Said Didu menyebut Musyawarah Rakyat di Pontang sebagai tonggak sejarah baru bagi masyarakat Banten.
“Ini pertama kalinya kantor pemerintah digunakan untuk perjuangan hak rakyat tanpa gangguan. Saya berharap Pontang menjadi awal kebangkitan Banten yang hampir terjajah oleh oligarki,” tuturnya.
Ia juga mengimbau seluruh elemen masyarakat, termasuk tokoh agama, cendekiawan, mahasiswa, hingga para pensiunan jenderal, untuk berhenti membodohi rakyat Banten.

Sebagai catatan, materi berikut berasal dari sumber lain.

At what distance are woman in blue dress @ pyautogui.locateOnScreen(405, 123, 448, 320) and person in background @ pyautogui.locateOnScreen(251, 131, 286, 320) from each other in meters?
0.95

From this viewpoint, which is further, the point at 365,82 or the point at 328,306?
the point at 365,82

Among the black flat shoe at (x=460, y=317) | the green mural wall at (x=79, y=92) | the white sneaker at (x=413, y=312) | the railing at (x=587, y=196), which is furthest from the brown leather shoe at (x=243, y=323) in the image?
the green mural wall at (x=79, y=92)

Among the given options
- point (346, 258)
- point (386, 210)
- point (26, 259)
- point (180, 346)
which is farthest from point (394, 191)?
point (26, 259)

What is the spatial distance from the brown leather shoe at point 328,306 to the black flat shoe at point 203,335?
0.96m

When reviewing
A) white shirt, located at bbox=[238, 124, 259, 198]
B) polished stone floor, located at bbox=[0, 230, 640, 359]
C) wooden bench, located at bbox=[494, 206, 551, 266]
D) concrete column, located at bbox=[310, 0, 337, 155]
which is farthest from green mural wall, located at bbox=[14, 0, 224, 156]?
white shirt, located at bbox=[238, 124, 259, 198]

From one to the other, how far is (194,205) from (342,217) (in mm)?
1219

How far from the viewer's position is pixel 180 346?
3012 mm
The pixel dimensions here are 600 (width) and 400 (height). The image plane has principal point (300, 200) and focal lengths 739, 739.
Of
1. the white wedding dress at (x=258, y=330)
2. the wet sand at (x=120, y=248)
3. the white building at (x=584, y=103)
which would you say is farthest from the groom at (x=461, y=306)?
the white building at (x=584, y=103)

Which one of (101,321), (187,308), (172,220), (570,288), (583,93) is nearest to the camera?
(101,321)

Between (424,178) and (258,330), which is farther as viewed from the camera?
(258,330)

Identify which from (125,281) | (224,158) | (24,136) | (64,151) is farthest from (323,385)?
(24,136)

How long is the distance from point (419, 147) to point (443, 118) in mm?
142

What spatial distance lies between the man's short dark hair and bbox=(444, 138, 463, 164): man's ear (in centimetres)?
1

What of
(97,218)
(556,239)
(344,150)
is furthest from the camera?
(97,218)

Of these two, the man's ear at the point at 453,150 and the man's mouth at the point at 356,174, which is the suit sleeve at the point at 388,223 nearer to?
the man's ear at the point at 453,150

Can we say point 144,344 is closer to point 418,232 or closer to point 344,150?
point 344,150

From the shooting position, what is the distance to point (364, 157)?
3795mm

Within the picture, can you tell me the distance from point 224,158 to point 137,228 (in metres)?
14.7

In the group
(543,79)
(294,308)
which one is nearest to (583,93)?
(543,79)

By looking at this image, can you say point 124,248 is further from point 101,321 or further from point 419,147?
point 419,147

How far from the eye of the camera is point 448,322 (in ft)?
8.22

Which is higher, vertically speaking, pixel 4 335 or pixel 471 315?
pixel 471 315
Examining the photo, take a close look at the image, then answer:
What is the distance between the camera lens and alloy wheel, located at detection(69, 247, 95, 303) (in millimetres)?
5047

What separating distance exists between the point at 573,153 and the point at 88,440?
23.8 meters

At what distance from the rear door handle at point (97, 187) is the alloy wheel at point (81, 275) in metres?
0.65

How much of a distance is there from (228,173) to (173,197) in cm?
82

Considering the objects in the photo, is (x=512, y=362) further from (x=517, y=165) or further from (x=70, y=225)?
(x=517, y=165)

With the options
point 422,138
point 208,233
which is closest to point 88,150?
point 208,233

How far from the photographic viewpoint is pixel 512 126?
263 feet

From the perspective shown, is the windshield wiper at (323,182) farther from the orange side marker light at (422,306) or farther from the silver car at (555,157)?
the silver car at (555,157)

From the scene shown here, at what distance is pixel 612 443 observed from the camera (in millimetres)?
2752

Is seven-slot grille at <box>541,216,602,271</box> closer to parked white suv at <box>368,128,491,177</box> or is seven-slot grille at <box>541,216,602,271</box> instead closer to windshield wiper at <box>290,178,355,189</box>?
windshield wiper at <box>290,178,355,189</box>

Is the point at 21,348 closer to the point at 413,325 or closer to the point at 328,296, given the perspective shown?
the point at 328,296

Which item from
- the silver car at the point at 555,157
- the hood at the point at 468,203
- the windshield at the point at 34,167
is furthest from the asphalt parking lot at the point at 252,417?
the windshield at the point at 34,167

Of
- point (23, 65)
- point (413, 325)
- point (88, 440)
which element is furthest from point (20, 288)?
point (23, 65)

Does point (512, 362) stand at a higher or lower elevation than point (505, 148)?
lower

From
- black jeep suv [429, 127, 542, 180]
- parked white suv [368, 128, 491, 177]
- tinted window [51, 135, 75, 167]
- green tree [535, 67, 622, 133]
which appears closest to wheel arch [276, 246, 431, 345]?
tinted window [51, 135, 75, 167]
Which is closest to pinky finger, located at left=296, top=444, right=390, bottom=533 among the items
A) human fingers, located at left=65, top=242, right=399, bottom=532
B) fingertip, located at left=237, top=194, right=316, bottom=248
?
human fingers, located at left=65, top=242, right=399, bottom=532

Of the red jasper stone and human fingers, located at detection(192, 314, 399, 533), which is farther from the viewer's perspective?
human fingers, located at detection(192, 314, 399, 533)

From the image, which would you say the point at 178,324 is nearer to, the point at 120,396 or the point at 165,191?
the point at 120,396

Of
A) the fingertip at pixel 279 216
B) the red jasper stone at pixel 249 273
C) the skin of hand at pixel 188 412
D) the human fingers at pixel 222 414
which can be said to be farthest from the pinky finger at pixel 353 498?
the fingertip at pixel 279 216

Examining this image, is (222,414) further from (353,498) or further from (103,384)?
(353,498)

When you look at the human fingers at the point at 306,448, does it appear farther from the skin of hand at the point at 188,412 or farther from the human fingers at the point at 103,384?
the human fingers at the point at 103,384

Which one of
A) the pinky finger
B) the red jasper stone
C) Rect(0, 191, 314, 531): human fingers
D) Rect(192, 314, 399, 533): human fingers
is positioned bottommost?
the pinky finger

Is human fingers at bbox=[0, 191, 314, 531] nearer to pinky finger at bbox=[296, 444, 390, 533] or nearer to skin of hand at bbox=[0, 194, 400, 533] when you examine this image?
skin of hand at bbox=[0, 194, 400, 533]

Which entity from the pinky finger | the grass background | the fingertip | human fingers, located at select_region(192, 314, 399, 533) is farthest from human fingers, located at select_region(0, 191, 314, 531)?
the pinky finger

“Orang Banten tidak bodoh. Begitu pula rakyat Indonesia. Mari bersama-sama melawan ketidakadilan ini,” pungkasnya.
Dalam kesempatan yang sama, Kuasa Hukum Penggugat PIK 2, Ahmad Khozinudin mencatat delapan point yang dinilai melawan hukum yang dilakukan oleh PIK 2 berikut sejumlah pihak yang ikut terlibat.
“Karena banyaknya komplain dari masyarakat, kami melakukan mitigasi dan setidaknya ada delapan point perbuatan melawan hukum yang dilakukan PIK 2 dan berbagai pihak yang terkait,” tuturnya.
Sehingga, lanjut Khozinudin, adanya penyeludipan hukum status PSN yang semestinya hanya ada di 1.755 hektare, tetapi diklaim berlaku untuk seluruh wilayah yang menjadi project Pantai Indah Kapuk (PIK) 2.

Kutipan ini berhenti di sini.